By Sukant Khurana:
India is the largest consumer of gold in the world. Not just now but in Athenian councils and Roman senates, a vexing issue used to be the loss of gold coins to India in trade. In fact, now we know that most of gold in both Gupta and Kushana period (that resulted in some Indophiles calling India as the “Golden Bird”) was of Mediterranean origin.
Now that gold is not tied to coinage and currency cost in any way, why is that still today more than 700 kgs of gold is smuggled in India every day? Indians like glitter, bling bling, pomp and well, maybe bit of a safe investment. I am not going to argue against the shine of gold, as I do not think my writing will dissuade those who are goldstruck because of its glitter, but I would like to question the sagacity of gold as a good investment for personal and national economic growth.

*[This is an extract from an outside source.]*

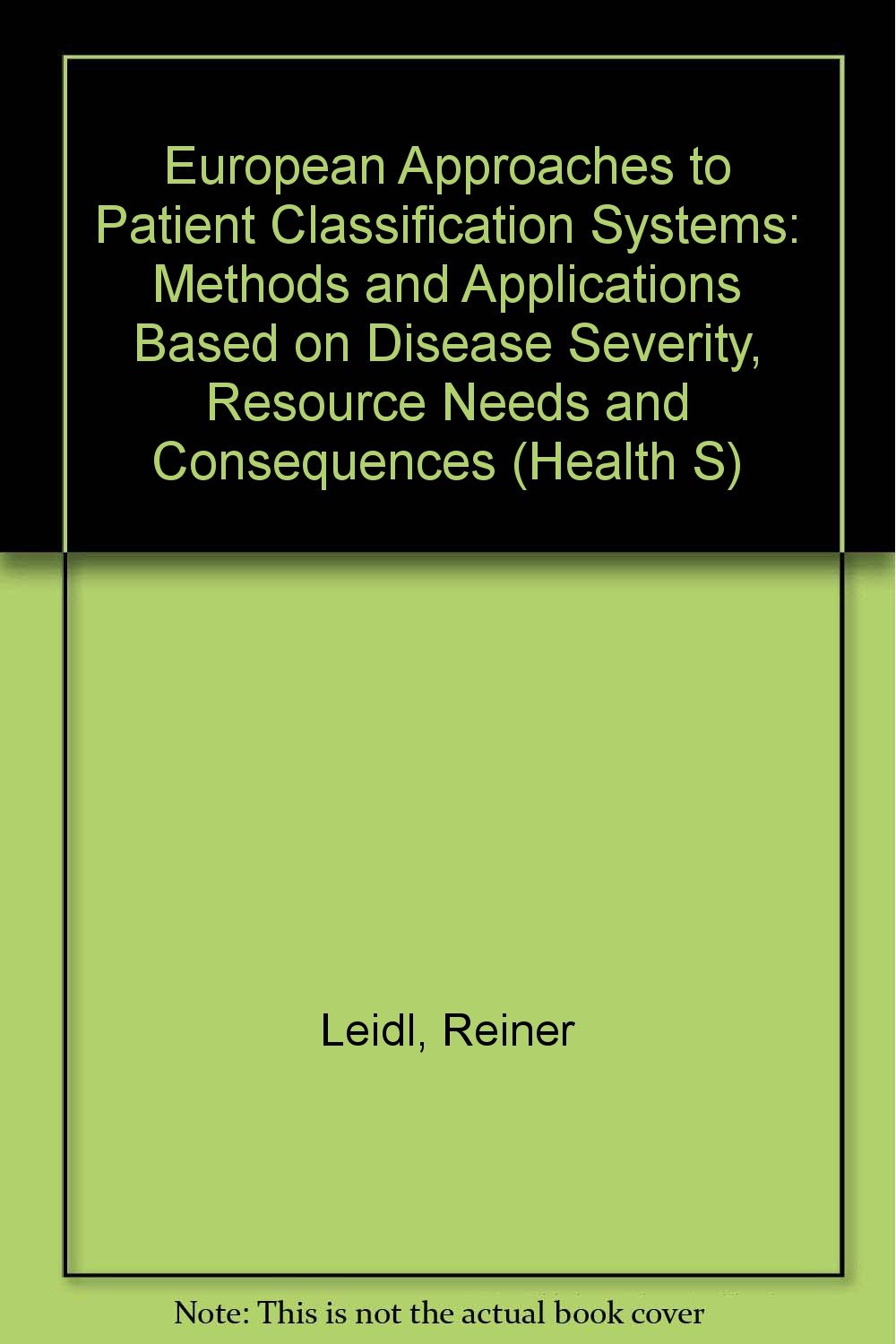 European Approaches to Patient Classification Systems: Methods and Applications Based on Disease Severity, Resource Needs and Consequences (Health S)

Leidl, Reiner

Note: This is not the actual book cover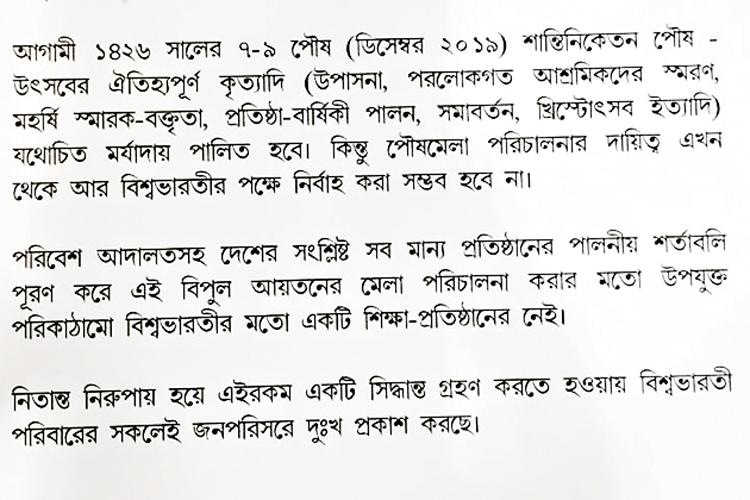 আগামী ১৪২৬ সালের ৭-৯ পৌষ (ডিসেম্বর ২০১৯) শান্তিনিকেতন পৌষ - উৎসবের ঐতিহ্যপূর্ণ কৃত্যাদি (উপাসনা, পরলোকগত আশ্রমিকদের স্মরণ, মহর্ষি স্মারক-বক্তৃতা, প্রতিষ্ঠা-বার্ষিকী পালন, সমাবর্তন, খ্রিস্টোৎসব ইত্যাদি) যথোচিত মর্যাদায় পালিত হবে। কিন্তু পৌষমেলা পরিচালনার দায়িত্ব এখন থেকে আর বিশ্বভারতীর পক্ষে নির্বাহ করা সম্ভব হবে না।

পরিবেশ আদালতসহ দেশের সংশ্লিষ্ট সব মান্য প্রতিষ্ঠানের পালনীয় শর্তাবলি পূরণ করে এই বিপুল আয়তনের মেলা পরিচালনা করার মতো উপযুক্ত পরিকাঠামো বিশ্বভারতীর মতো একটি শিক্ষা-প্রতিষ্ঠানের নেই।

নিতান্ত নিরুপায় হয়ে এইরকম একটি সিদ্ধান্ত গ্রহণ করতে হওয়ায় বিশ্বভারতী পরিবারের সকলেই জনপরিসরে দুঃখ প্রকাশ করছে।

First let me ask the smaller question – Is gold all that promising for personal economic growth? Between 2011 to now, there has been a 30% decline in its price and more so in this day and age when there are so many better investment options, then why go for gold? But for the sake of argument, let us say that gold is a safe and good investment for you as a person but here is the big question – Is gold good for the country? Gold or for that matter anything that takes capital out of circulation from the economy is slowing down India’s economic engine. Gold is the kind of investment that does not result in the size of economy to grow. It takes out much needed capital, does not generate jobs and most importantly it does not open new avenues for future growth. We need productive investment back in the society. Gold is simply unpatriotic!
Indians need to explore the Wild West frontiers instead of sitting in the comfort of their homes on piles of gold (well those few of us who have that). The modern equivalent of Wild West frontiers is exploring new ventures in economic and social entrepreneurship. Dynamism instead of the love of glitter put West on the map and is behind the rise of the Dragon in the East. It is time for the elephant of Indian economy to wake up from its sleep, shrug of its heavy golden ornaments and take off.